» **TASK INSTRUCTIONS**
Beginning with the line of the entries below that holds "Juan José Gerardi." and ending with the line that holds "Adesivo Provavelmente Será", transcribe each line exactly as written. Pictures stay out.

==== STORED DATA ====

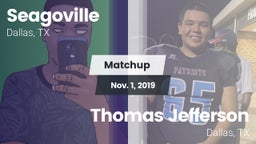 Matchup: Seagoville vs. Thomas Jefferson  2019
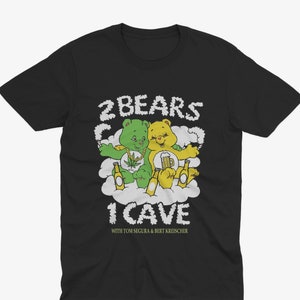 2 Bears 1 Cave Teddybears T Shirt, Tom Segura, Bert Kreischer, 2 Bears 1 Cave T Shirt, 2 Bears Podcast, Comedy T Shirt, Comedy Podcast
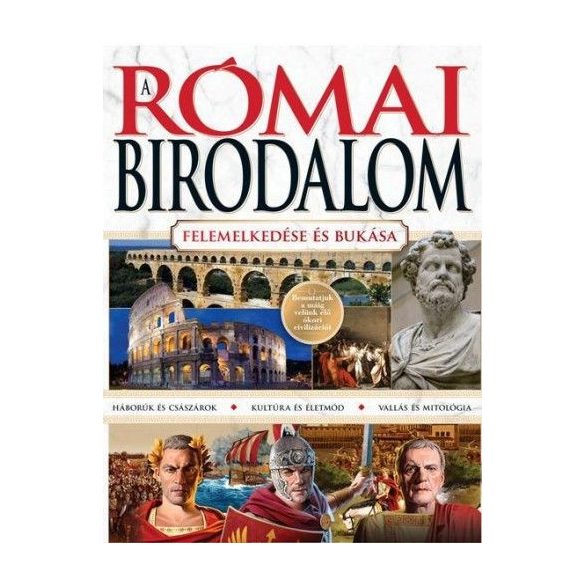 A Római Birodalom - felemelkedése és bukása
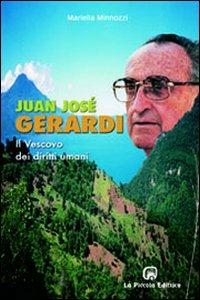 Juan José Gerardi. Il vescovo dei diritti umani - Mariella Minnozzi - Libro La Piccola 2006, Schegge di storia | libraccio.click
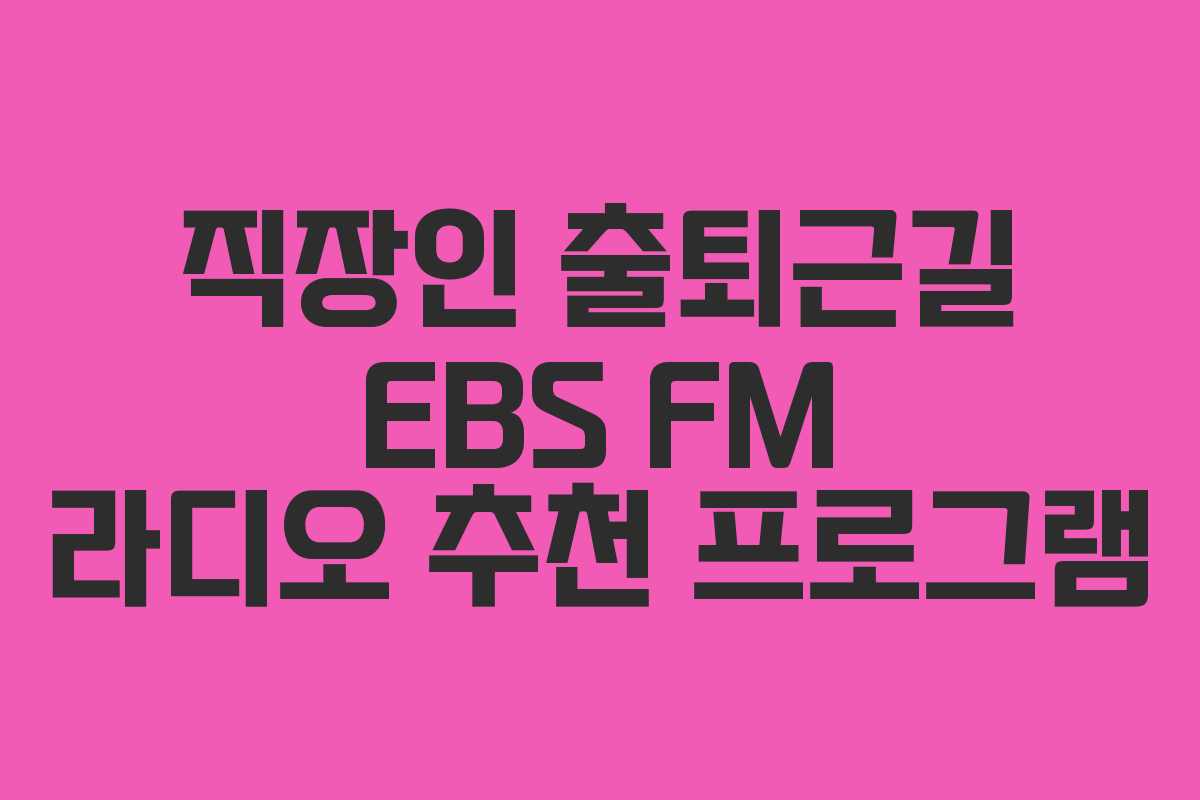 직장인 출퇴근길 EBS FM 라디오 추천 프로그램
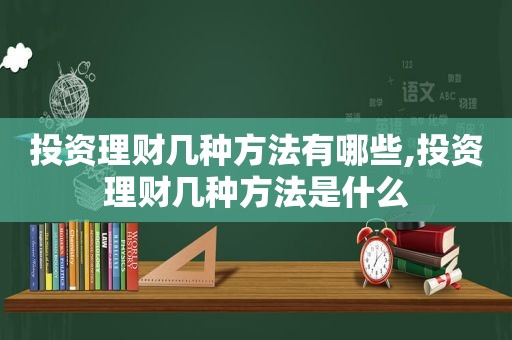 投资理财几种方法有哪些,投资理财几种方法是什么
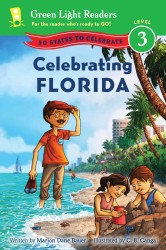 Celebrating Florida : 50 States to Celebrate (Green Light Readers. Level 3)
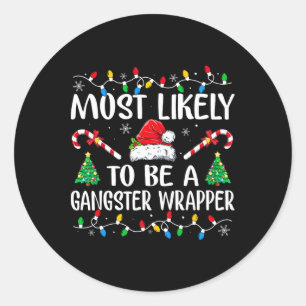 Adesivo Provavelmente Será Um Wrapper Gangster Diversão Fa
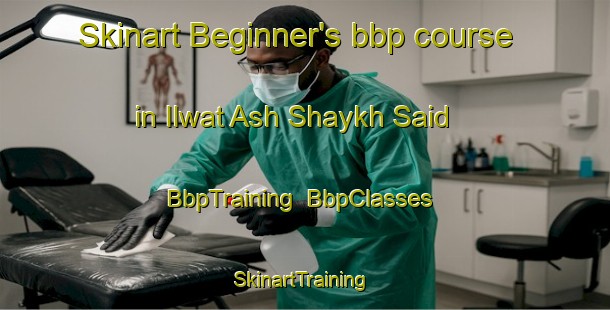 Skinart Beginner's bbp course in Ilwat Ash Shaykh Said | BbpTraining | BbpClasses | SkinartTraining-Egypt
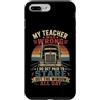 Funny Trucker Semi Truck Driver Joke Quo Custodia per iPhone 7 Plus/8 Plus Il mio insegnante si sbagliava, guardo fuori dalla finestra Trucker Life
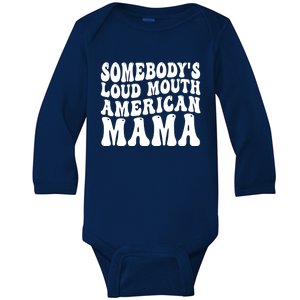 Somebodys Loud Mouth American Mama Gift Baby Long Sleeve Bodysuit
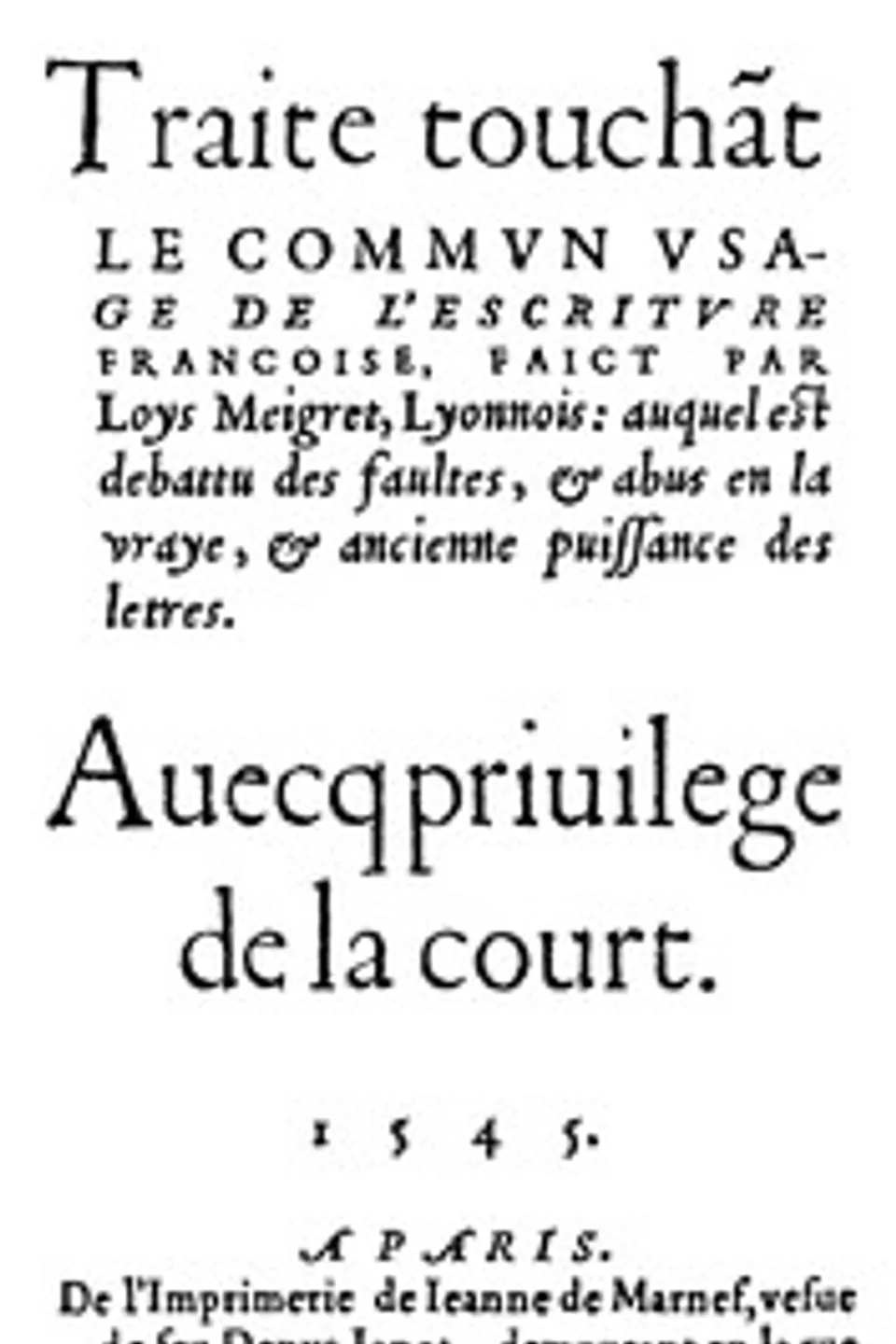 Traité touchant le commun usage de l'escriture françoise, Louis Meigret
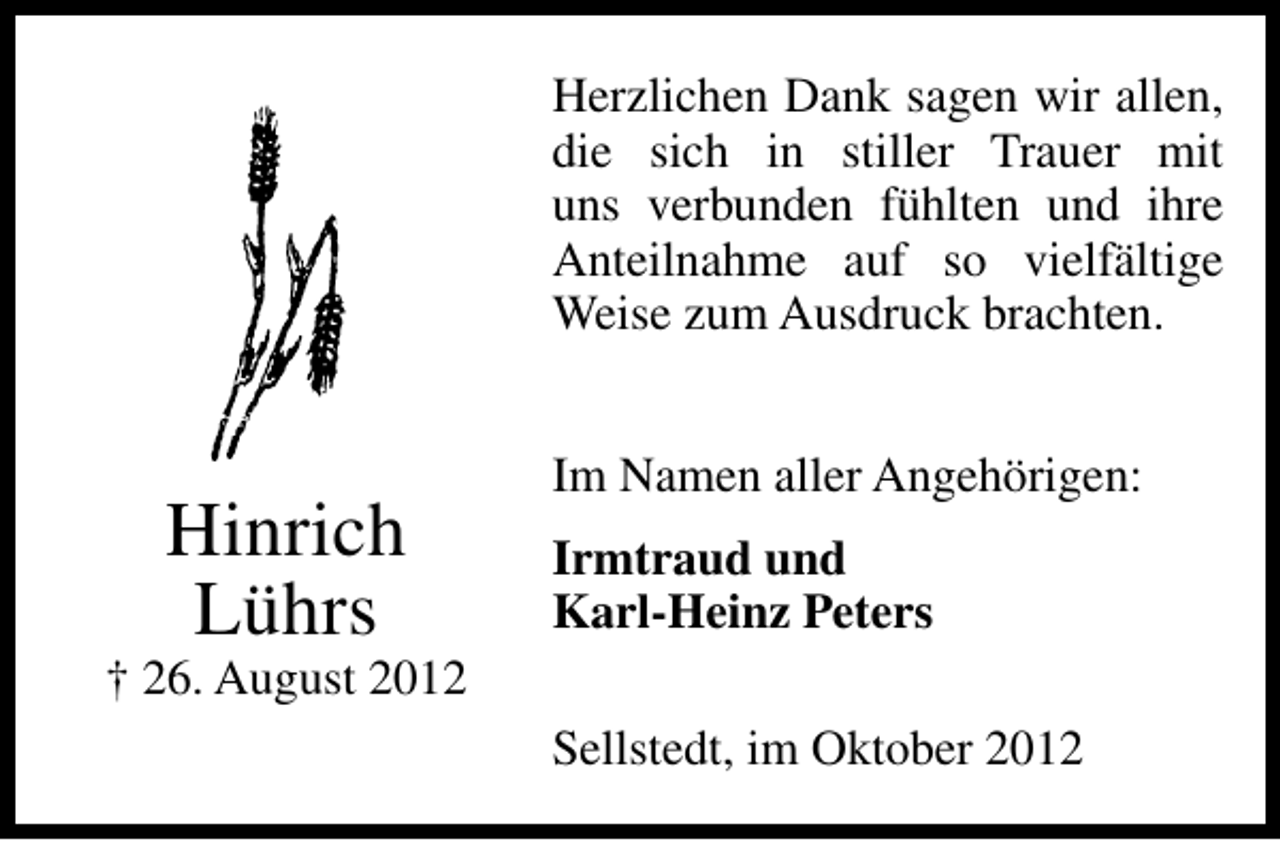 <p>Herzlichen Dank sagen wir allen,<br />die sich in stiller Trauer mit<br />uns verbunden fühlten und ihre<br />Anteilnahme auf so vielfältige<br />Weise zum Ausdruck brachten.</p><p>Hinrich<br />Lührs</p><p>Im Namen aller Angehörigen:<br />Irmtraud und<br />Karl-Heinz Peters</p><p>† 26. August 2012<br />Sellstedt, im Oktober 2012</p>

====

» **PROBLEM SOLUTION**
 Juan José Gerardi. Il vescovo dei diritti umani - Mariella Minnozzi - Libro La Piccola 2006, Schegge di storia | libraccio.click
 직장인 출퇴근길 EBS FM 라디오 추천 프로그램
 投资理财几种方法有哪些,投资理财几种方法是什么
 Celebrating Florida : 50 States to Celebrate (Green Light Readers. Level 3)
 Adesivo Provavelmente Será Um Wrapper Gangster Diversão Fa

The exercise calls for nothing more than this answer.